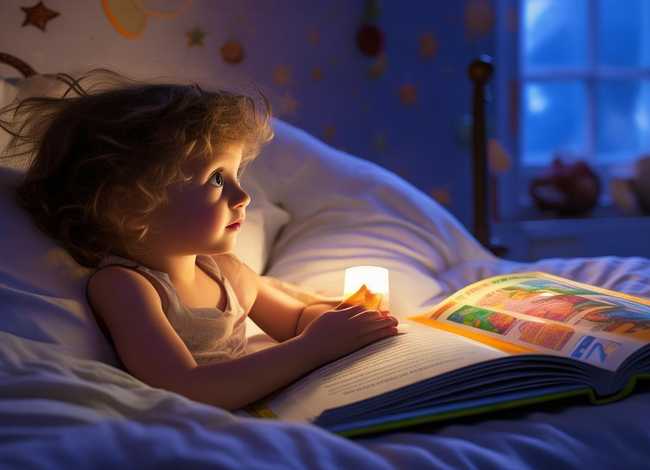 儿童故事大全睡前故事单、经典儿童故事睡前故事大全 儿童故事大全睡前故事单、经典儿童故事睡前故事大全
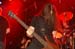 20110409_Scena_Dan2_038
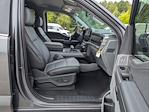 2025 Ford F-150 SuperCrew Cab 4WD Pickup for sale #T581174 - photo 39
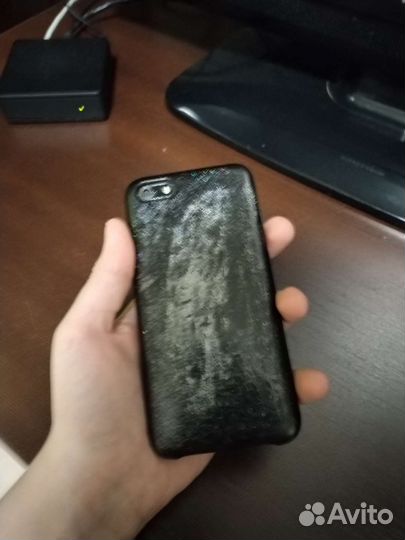Телефоны на запчасти
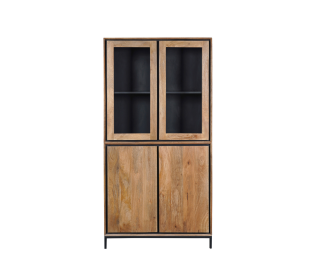 weinandwoodworks-1293-3.png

WHAT THIS TASK INVOLVES: Copy out the text of every record word for word, in the same order, and leave out the pictures.

RESPONSE FOR THIS EXERCISE:
 儿童故事大全睡前故事单、经典儿童故事睡前故事大全 儿童故事大全睡前故事单、经典儿童故事睡前故事大全
 20110409_Scena_Dan2_038
 2025 Ford F-150 SuperCrew Cab 4WD Pickup for sale #T581174 - photo 39
Телефоны на запчасти
 weinandwoodworks-1293-3.png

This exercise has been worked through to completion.